DIRECTION.
Print all of the entries below word for word, omitting the pictures.

DATA LINES.
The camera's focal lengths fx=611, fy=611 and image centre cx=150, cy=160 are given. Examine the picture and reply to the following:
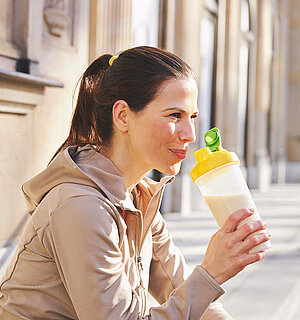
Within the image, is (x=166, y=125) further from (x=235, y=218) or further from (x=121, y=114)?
Result: (x=235, y=218)

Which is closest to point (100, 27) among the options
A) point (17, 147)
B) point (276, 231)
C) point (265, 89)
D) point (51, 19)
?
point (51, 19)

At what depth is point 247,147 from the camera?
44.3 ft

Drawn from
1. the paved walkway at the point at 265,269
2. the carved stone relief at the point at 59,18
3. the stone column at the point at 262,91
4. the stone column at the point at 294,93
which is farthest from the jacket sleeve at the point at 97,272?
the stone column at the point at 294,93

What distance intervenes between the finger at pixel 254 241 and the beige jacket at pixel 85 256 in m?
0.11

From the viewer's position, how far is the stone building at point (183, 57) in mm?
4180

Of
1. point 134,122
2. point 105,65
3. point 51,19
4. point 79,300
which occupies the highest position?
point 51,19

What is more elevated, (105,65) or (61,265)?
(105,65)

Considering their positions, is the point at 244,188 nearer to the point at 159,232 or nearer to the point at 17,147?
the point at 159,232

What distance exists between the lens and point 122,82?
161cm

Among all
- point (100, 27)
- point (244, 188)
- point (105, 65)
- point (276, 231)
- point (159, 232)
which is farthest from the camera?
point (276, 231)

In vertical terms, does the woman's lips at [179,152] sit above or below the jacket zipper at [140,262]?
above

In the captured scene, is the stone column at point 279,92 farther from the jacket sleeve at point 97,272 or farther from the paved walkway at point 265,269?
the jacket sleeve at point 97,272

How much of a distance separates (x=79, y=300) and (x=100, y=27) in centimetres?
425

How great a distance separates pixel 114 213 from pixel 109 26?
4.27m
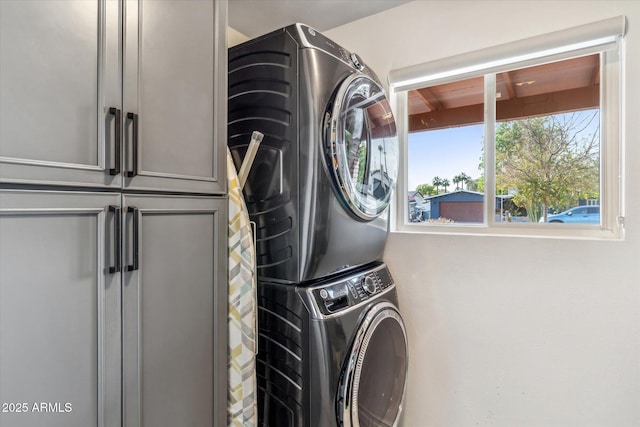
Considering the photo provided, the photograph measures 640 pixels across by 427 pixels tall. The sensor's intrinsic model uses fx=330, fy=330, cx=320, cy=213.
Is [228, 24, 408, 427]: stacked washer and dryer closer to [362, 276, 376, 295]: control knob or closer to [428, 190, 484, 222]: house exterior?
[362, 276, 376, 295]: control knob

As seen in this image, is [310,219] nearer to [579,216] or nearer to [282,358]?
[282,358]

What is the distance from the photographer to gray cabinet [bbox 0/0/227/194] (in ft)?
2.22

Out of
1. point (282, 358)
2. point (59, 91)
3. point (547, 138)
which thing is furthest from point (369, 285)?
point (59, 91)

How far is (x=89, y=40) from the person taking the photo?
2.53 feet

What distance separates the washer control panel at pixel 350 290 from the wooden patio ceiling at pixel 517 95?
0.91 m

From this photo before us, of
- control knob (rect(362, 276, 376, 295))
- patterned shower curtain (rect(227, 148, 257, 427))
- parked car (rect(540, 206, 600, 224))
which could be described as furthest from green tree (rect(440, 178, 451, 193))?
patterned shower curtain (rect(227, 148, 257, 427))

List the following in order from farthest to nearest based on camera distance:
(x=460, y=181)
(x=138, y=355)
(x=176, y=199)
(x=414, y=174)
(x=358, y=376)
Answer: (x=414, y=174)
(x=460, y=181)
(x=358, y=376)
(x=176, y=199)
(x=138, y=355)

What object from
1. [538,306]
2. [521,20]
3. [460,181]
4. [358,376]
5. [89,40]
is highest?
[521,20]

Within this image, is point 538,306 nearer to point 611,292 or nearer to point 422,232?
point 611,292

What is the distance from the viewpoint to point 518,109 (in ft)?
5.36

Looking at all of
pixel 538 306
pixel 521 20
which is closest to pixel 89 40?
pixel 521 20

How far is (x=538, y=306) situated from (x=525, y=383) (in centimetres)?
37

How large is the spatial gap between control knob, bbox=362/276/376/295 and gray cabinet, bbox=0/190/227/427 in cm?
67

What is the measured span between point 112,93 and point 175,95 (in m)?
0.19
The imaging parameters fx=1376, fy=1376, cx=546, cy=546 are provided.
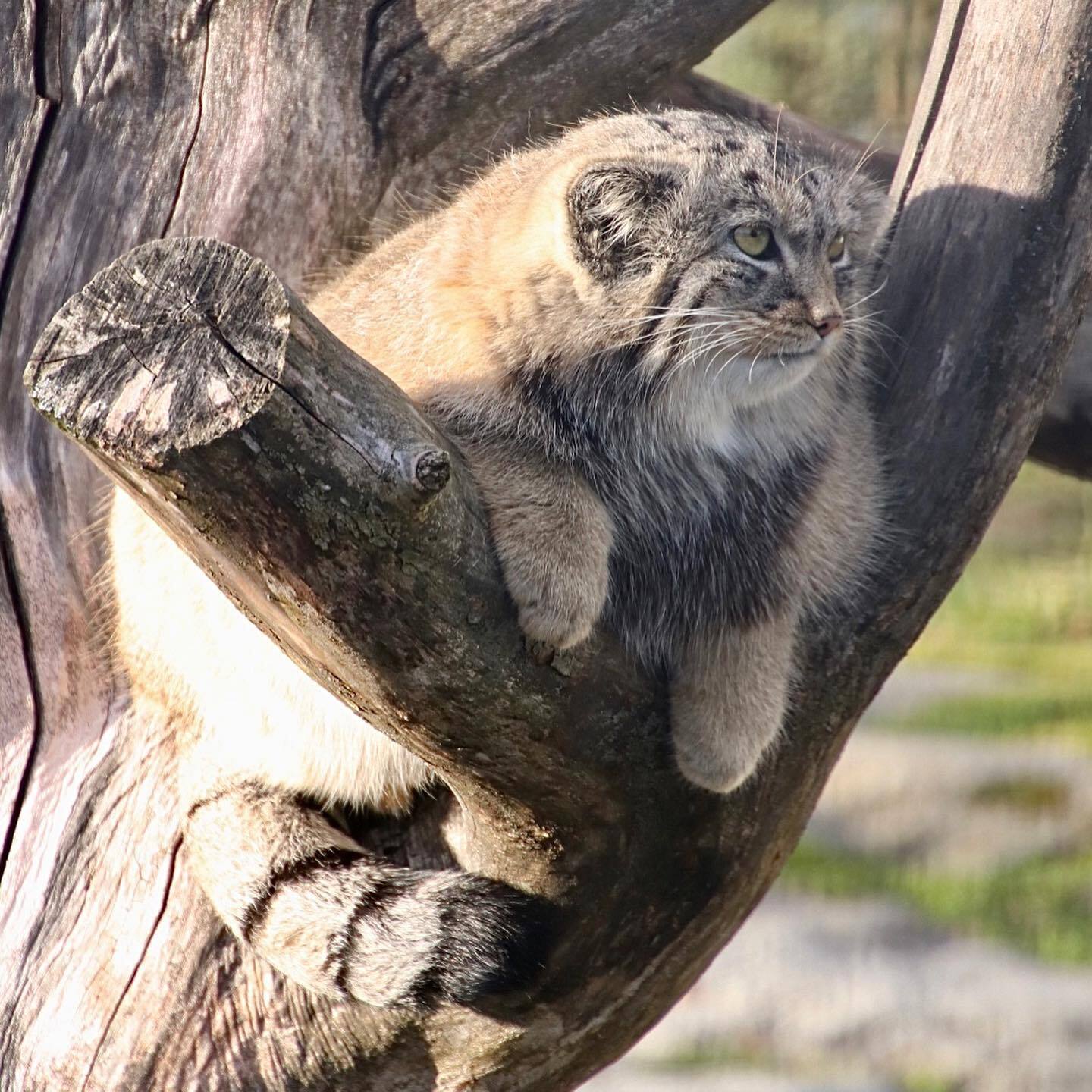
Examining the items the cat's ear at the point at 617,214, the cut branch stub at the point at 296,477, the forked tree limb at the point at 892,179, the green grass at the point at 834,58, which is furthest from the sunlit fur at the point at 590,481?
the green grass at the point at 834,58

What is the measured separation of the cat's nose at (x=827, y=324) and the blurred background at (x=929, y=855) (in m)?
3.62

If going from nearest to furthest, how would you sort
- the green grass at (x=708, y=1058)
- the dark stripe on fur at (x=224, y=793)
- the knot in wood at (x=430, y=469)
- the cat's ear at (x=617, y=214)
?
Answer: the knot in wood at (x=430, y=469), the cat's ear at (x=617, y=214), the dark stripe on fur at (x=224, y=793), the green grass at (x=708, y=1058)

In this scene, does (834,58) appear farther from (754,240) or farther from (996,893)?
(754,240)

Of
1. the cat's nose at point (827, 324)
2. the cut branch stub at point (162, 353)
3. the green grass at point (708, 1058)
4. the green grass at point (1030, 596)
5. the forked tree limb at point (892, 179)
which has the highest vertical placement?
the cut branch stub at point (162, 353)

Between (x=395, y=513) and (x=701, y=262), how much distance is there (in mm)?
721

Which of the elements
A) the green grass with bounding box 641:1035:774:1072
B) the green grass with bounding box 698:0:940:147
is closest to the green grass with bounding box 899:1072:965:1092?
the green grass with bounding box 641:1035:774:1072

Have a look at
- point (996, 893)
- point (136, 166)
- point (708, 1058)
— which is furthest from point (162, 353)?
point (996, 893)

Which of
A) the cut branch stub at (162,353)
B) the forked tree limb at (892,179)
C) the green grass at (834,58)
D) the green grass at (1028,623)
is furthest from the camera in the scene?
the green grass at (834,58)

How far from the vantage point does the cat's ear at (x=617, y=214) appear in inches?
81.7

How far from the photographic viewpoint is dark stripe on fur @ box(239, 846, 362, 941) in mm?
2316

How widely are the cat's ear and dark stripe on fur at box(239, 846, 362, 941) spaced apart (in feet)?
3.54

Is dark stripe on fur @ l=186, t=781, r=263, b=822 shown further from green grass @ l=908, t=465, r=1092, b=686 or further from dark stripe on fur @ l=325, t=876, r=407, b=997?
green grass @ l=908, t=465, r=1092, b=686

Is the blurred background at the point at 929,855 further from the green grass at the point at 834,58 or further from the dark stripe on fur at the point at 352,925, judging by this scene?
the dark stripe on fur at the point at 352,925

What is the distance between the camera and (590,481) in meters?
2.22
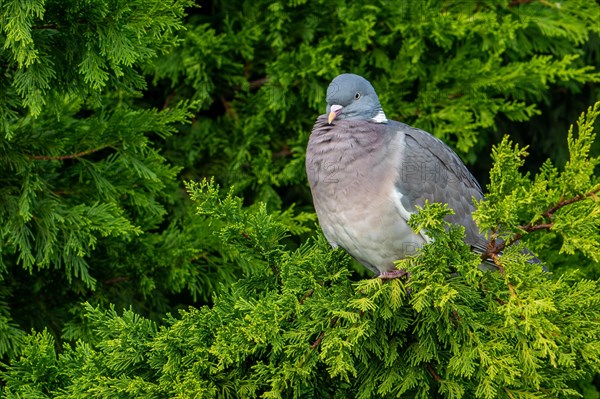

RESULT OF THE EXERCISE.
The camera's focal lengths fx=611, fy=611 and image centre cx=150, cy=160 are given. Examine the picture and reply to the following:
Within the image, is (x=166, y=125) further from (x=235, y=218) or further from (x=121, y=114)?
Result: (x=235, y=218)

Which is closest to point (100, 27) among the options
A) point (17, 147)
B) point (276, 231)
C) point (265, 89)
D) point (51, 19)
?
point (51, 19)

At what depth is point 247,147 from the camera?
44.3 ft

Drawn from
1. the paved walkway at the point at 265,269
2. the carved stone relief at the point at 59,18
3. the stone column at the point at 262,91
4. the stone column at the point at 294,93
which is farthest from the jacket sleeve at the point at 97,272?
the stone column at the point at 294,93

What distance intervenes between the finger at pixel 254 241 and the beige jacket at pixel 85 256 in m?
0.11

From the viewer's position, how far is the stone building at point (183, 57) in mm?
4180

Of
1. point 134,122
2. point 105,65
3. point 51,19
4. point 79,300
which occupies the highest position?
point 51,19

What is more elevated, (105,65) or (61,265)?
(105,65)

Considering their positions, is the point at 244,188 nearer to the point at 159,232 or nearer to the point at 17,147?
the point at 159,232

What distance exists between the lens and point 122,82?
161cm

Among all
- point (100, 27)
- point (244, 188)
- point (105, 65)
- point (276, 231)
- point (159, 232)
which is farthest from the camera?
point (276, 231)

In vertical terms, does the woman's lips at [179,152] sit above or below the jacket zipper at [140,262]?
above

In the captured scene, is the stone column at point 279,92 farther from the jacket sleeve at point 97,272 or farther from the paved walkway at point 265,269?
the jacket sleeve at point 97,272

How much of a distance separates (x=79, y=300) and (x=100, y=27) in centimetres?
425

How great a distance separates pixel 114 213 from pixel 109 26?
4.27m
Considering the photo provided, the photograph measures 640 pixels across by 427 pixels tall. The sensor's intrinsic model uses fx=330, fy=330, cx=320, cy=213.
Is [228, 24, 408, 427]: stacked washer and dryer closer to [362, 276, 376, 295]: control knob or closer to [428, 190, 484, 222]: house exterior?
[362, 276, 376, 295]: control knob

As seen in this image, is [310,219] nearer to [579,216] or nearer to [282,358]?
[282,358]

What is the distance from the photographer to gray cabinet [bbox 0/0/227/194] (in ft)?
2.22

Out of
1. point (282, 358)
2. point (59, 91)
3. point (547, 138)
which thing is furthest from point (369, 285)?
point (59, 91)

How far is (x=89, y=40) from the person taking the photo?
2.53 feet

What distance separates the washer control panel at pixel 350 290 from the wooden patio ceiling at pixel 517 95?
0.91 m

From this photo before us, of
- control knob (rect(362, 276, 376, 295))
- patterned shower curtain (rect(227, 148, 257, 427))
- parked car (rect(540, 206, 600, 224))
which could be described as furthest from green tree (rect(440, 178, 451, 193))?
patterned shower curtain (rect(227, 148, 257, 427))

List the following in order from farthest to nearest based on camera distance:
(x=460, y=181)
(x=138, y=355)
(x=176, y=199)
(x=414, y=174)
(x=358, y=376)
Answer: (x=414, y=174)
(x=460, y=181)
(x=358, y=376)
(x=176, y=199)
(x=138, y=355)

What object from
1. [538,306]
2. [521,20]
3. [460,181]
4. [358,376]
5. [89,40]
is highest?
[521,20]

Within this image, is point 538,306 nearer to point 611,292 or nearer to point 422,232?
point 611,292

What is the distance from the viewpoint to point 518,109 (in ft)?
5.36

Looking at all of
pixel 538 306
pixel 521 20
which is closest to pixel 89 40?
pixel 521 20

How far is (x=538, y=306) situated from (x=525, y=383) (in centimetres)?
37

How large is the spatial gap between control knob, bbox=362/276/376/295 and gray cabinet, bbox=0/190/227/427 in cm?
67

What is the measured span between point 112,93 and point 175,95 (in m)?
0.19
The imaging parameters fx=1376, fy=1376, cx=546, cy=546 are provided.
Examining the items the cat's ear at the point at 617,214, the cut branch stub at the point at 296,477, the forked tree limb at the point at 892,179, the green grass at the point at 834,58, which is furthest from the sunlit fur at the point at 590,481?
the green grass at the point at 834,58

What is the measured separation of the cat's nose at (x=827, y=324) and the blurred background at (x=929, y=855) (in m)?
3.62

If going from nearest to furthest, how would you sort
- the green grass at (x=708, y=1058)
- the dark stripe on fur at (x=224, y=793)
- the knot in wood at (x=430, y=469)
- the cat's ear at (x=617, y=214)
?
Answer: the knot in wood at (x=430, y=469), the cat's ear at (x=617, y=214), the dark stripe on fur at (x=224, y=793), the green grass at (x=708, y=1058)

In this scene, does (834,58) appear farther from (754,240) or farther from (996,893)?
(754,240)

Of
1. the cat's nose at point (827, 324)
2. the cut branch stub at point (162, 353)
3. the green grass at point (708, 1058)
4. the green grass at point (1030, 596)
5. the forked tree limb at point (892, 179)
which has the highest vertical placement?
the cut branch stub at point (162, 353)

Between (x=395, y=513) and (x=701, y=262), how much distance is there (in mm)?
721

Which of the elements
A) the green grass with bounding box 641:1035:774:1072
B) the green grass with bounding box 698:0:940:147
is closest to the green grass with bounding box 899:1072:965:1092?
the green grass with bounding box 641:1035:774:1072

Have a look at
- point (996, 893)
- point (136, 166)
- point (708, 1058)
— which is furthest from point (162, 353)?
point (996, 893)

Which of
A) the cut branch stub at (162,353)
B) the forked tree limb at (892,179)
C) the green grass at (834,58)
D) the green grass at (1028,623)
is furthest from the camera in the scene?
the green grass at (834,58)

How far from the vantage point does the cat's ear at (x=617, y=214) appear in inches?
81.7

How far from the photographic viewpoint is dark stripe on fur @ box(239, 846, 362, 941) in mm?
2316

How widely are the cat's ear and dark stripe on fur at box(239, 846, 362, 941) spaced apart (in feet)?
3.54

Is dark stripe on fur @ l=186, t=781, r=263, b=822 shown further from green grass @ l=908, t=465, r=1092, b=686 or further from dark stripe on fur @ l=325, t=876, r=407, b=997?
green grass @ l=908, t=465, r=1092, b=686

Is the blurred background at the point at 929,855 further from the green grass at the point at 834,58 or further from the dark stripe on fur at the point at 352,925, judging by this scene?
the dark stripe on fur at the point at 352,925

What is the distance between the camera and (590,481) in meters?
2.22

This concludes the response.